Written exercise —
Return all of the lines below exactly as they are.

[Records of scene-based questions]
____________
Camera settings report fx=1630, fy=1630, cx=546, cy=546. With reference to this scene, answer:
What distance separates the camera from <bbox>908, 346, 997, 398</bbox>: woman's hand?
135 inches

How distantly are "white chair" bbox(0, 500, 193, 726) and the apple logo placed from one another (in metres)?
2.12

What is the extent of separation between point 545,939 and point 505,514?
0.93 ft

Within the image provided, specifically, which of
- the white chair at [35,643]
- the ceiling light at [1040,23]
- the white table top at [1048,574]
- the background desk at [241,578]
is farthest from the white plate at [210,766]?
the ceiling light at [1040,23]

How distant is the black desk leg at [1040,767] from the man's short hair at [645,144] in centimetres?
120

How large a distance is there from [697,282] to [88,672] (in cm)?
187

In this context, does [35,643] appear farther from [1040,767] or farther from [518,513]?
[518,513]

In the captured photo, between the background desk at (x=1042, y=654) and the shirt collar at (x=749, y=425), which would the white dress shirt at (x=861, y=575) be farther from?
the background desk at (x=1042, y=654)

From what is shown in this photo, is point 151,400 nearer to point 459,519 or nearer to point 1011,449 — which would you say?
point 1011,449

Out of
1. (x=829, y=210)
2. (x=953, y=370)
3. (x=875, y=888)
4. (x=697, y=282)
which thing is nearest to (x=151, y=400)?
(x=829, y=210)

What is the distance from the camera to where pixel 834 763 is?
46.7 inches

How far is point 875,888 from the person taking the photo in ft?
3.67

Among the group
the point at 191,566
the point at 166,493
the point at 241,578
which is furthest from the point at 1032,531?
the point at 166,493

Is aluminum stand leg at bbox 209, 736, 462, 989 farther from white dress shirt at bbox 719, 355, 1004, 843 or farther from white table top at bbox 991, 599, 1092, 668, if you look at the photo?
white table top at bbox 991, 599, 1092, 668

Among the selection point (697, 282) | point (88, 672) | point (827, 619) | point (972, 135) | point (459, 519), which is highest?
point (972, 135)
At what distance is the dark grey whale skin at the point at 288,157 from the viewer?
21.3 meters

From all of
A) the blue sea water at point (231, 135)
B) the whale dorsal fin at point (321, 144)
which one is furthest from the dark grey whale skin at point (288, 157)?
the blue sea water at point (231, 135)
____________
Output of the task —
Camera settings report fx=1630, fy=1630, cx=546, cy=546. With reference to this scene, answer:
What distance separates the camera from <bbox>908, 346, 997, 398</bbox>: woman's hand?
135 inches

How distantly are "white chair" bbox(0, 500, 193, 726) and the apple logo placed from one another (in metres)?
2.12

What is the extent of separation between point 545,939 and point 505,514?
0.93 ft

Within the image provided, specifically, which of
- the white chair at [35,643]
- the ceiling light at [1040,23]
- the white table top at [1048,574]
- the background desk at [241,578]
is farthest from the white plate at [210,766]?
the ceiling light at [1040,23]

How distant is the black desk leg at [1040,767] from the man's short hair at [645,144] in centimetres?
120

How large a distance is there from [697,282] to [88,672] (in cm)?
187

In this context, does [35,643] appear farther from [1040,767] or farther from [518,513]?
[518,513]

In the captured photo, between the background desk at (x=1042, y=654) and the shirt collar at (x=749, y=425), which would the white dress shirt at (x=861, y=575) be farther from?
the background desk at (x=1042, y=654)

From what is shown in this photo, is point 151,400 nearer to point 459,519 or nearer to point 1011,449 — which would you say?
point 1011,449

Out of
1. (x=829, y=210)
2. (x=953, y=370)
3. (x=875, y=888)
4. (x=697, y=282)
which thing is nearest to (x=151, y=400)?
(x=829, y=210)

What is the distance from the camera to where pixel 834 763 is?
46.7 inches

How far is point 875,888 from the person taking the photo in ft?
3.67

Among the group
the point at 191,566
the point at 166,493
the point at 241,578
which is furthest from the point at 1032,531?
the point at 166,493

Is aluminum stand leg at bbox 209, 736, 462, 989 farther from white dress shirt at bbox 719, 355, 1004, 843 or farther from white table top at bbox 991, 599, 1092, 668, if you look at the photo?
white table top at bbox 991, 599, 1092, 668

Among the selection point (697, 282) | point (88, 672) | point (827, 619) | point (972, 135) | point (459, 519), which is highest?
point (972, 135)
At what distance is the dark grey whale skin at the point at 288,157 from the viewer?
21.3 meters

From all of
A) the blue sea water at point (231, 135)
B) the whale dorsal fin at point (321, 144)
which one is furthest from the dark grey whale skin at point (288, 157)?
the blue sea water at point (231, 135)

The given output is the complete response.